_Arbeitsauftrag:_ Prüfen Sie bitte, ob die folgenden Aussagen mit dem Textauszug übereinstimmen, und beantworten Sie jede mit Ja oder Nein samt den entscheidenden Worten des Textauszugs als wörtlichem Zitat: 1. Das Verfahren wurde eingestellt. 2. Die Berufungswerberin muss einen Beitrag zu den Kosten des Berufungsverfahrens leisten. 3. Die verhängte Geldstrafe betrug S 700,--.

━━ Textauszug

Der Unabhängige Verwaltungssenat Wien hat durch sein Mitglied Dr Wilfert über die Berufung der Frau Mag Sonja W gegen das Straferkenntnis des Magistrates der Stadt Wien, Magistratsabteilung 67, vom 23.10.1998, Zahl MA 67-RV-078780/8/4, nach Durchführung einer öffentlichen mündlichen Verhandlung am 26.3.1999 entschieden:
Gemäß § 66 Abs 4 AVG wird der Berufung Folge gegeben, das angefochtene Straferkenntnis behoben und das Verfahren gemäß § 45 Abs 1 Z 1 VStG eingestellt.
Gemäß § 65 VStG hat die Berufungswerberin keinen Beitrag zu den Kosten des Berufungsverfahrens zu leisten.
Begründung:
1. Das angefochtene Straferkenntnis hat folgenden Spruch:
"Sie haben am 2.5.1998 um 14.08 Uhr in Wien, F-Kai, als Lenkerin des Kraftfahrzeuges mit dem behördlichen Kennzeichen W-63 folgende
Verwaltungsübertretung begangen:
Abstellen des Fahrzeuges im Bereich des Vorschriftszeichens "Halten und Parken verboten".
Sie haben dadurch folgende Rechtsvorschriften verletzt:
§ 99 Abs 3 lit a Straßenverkehrsordnung 1960 (StVO 1960) in Verbindung mit § 24 Abs 1 lit a StVO 1960.
Gemäß § 99 Abs 3 lit a StVO wird gegen Sie eine Geldstrafe in der Höhe von S 700,--, im Falle der Uneinbringlichkeit 17 Stunden Ersatzfreiheitsstrafe, verhängt.

━━━━
━━ Daten

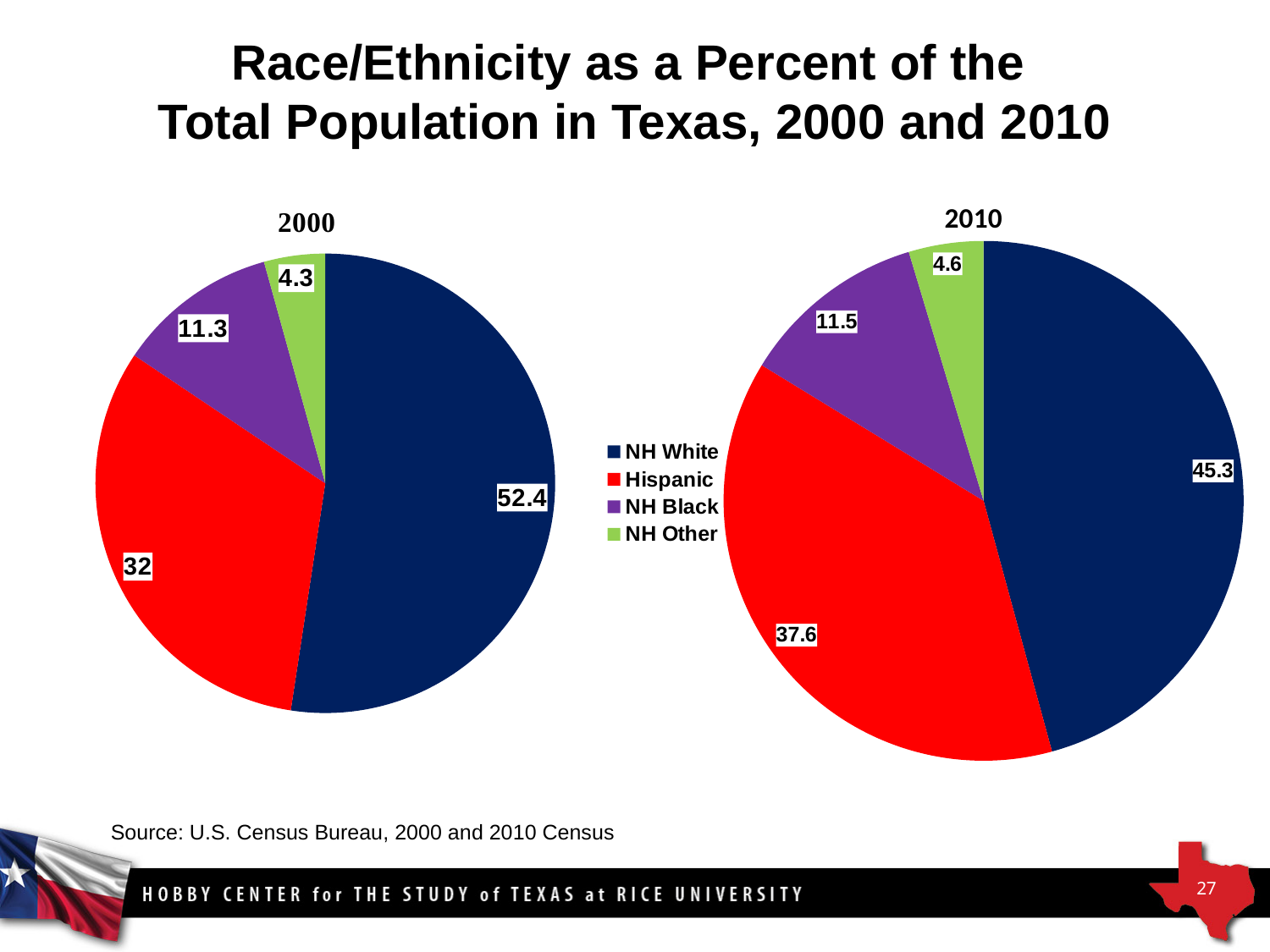
Is the Hispanic value larger in the 2000 pie chart or the 2010 pie chart? 2010 How many categories does each pie chart show? 4 In the 2000 pie chart, what is the value for NH Black? 11.3 In the 2010 pie chart, what is the value for Hispanic? 37.6 In the 2010 pie chart, which category has the largest share? NH White In the 2010 pie chart, what is the difference between the Hispanic and NH Black values? 26.1 What is the difference between the NH White value in the 2000 pie chart and the NH White value in the 2010 pie chart? 7.1 Which colour represents Hispanic in the legend? Red In the 2000 pie chart, which category has the smallest share? NH Other In the 2010 pie chart, what is the value for NH Other? 4.6 What kind of chart is used on this slide? Pie chart In the 2000 pie chart, what is the value for NH White? 52.4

━━━━

_Antwort:_
1. Ja: „das angefochtene Straferkenntnis behoben und das Verfahren gemäß § 45 Abs 1 Z 1 VStG eingestellt“
2. Nein: „hat die Berufungswerberin keinen Beitrag zu den Kosten des Berufungsverfahrens zu leisten“
3. Ja: „eine Geldstrafe in der Höhe von S 700,--“